- _Problem to solve_
Every entry below is to be copied exactly as written.

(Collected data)
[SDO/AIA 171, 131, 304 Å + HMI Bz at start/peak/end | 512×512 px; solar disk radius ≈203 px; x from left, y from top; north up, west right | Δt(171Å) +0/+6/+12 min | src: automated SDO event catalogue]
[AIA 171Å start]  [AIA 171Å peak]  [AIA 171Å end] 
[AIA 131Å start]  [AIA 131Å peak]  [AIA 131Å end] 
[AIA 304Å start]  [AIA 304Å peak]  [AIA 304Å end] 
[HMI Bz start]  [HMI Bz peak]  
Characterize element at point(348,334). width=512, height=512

- _Response to the exercise_
[SDO/AIA 171, 131, 304 Å + HMI Bz at start/peak/end | 512×512 px; solar disk radius ≈203 px; x from left, y from top; north up, west right | Δt(171Å) +0/+6/+12 min | src: automated SDO event catalogue]
[AIA 171Å start]  [AIA 171Å peak]  [AIA 171Å end] 
[AIA 131Å start]  [AIA 131Å peak]  [AIA 131Å end] 
[AIA 304Å start]  [AIA 304Å peak]  [AIA 304Å end] 
[HMI Bz start]  [HMI Bz peak]  
Characterize element at point(348,334). width=512, height=512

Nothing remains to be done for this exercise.